BEGIN ENTRIES SHOWN
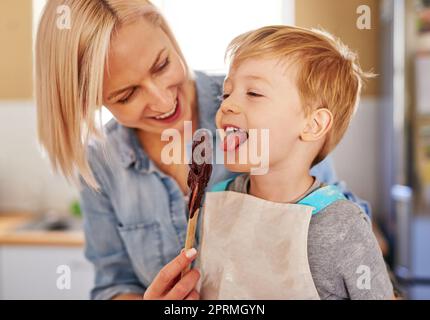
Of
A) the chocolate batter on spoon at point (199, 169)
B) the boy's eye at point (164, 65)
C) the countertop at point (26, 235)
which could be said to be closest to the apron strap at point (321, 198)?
END ENTRIES SHOWN
Copy every item above word for word, omitting the pictures.

> [WRITTEN RESPONSE]
Of
A) the chocolate batter on spoon at point (199, 169)
B) the boy's eye at point (164, 65)
C) the countertop at point (26, 235)
which could be said to be closest to the apron strap at point (321, 198)?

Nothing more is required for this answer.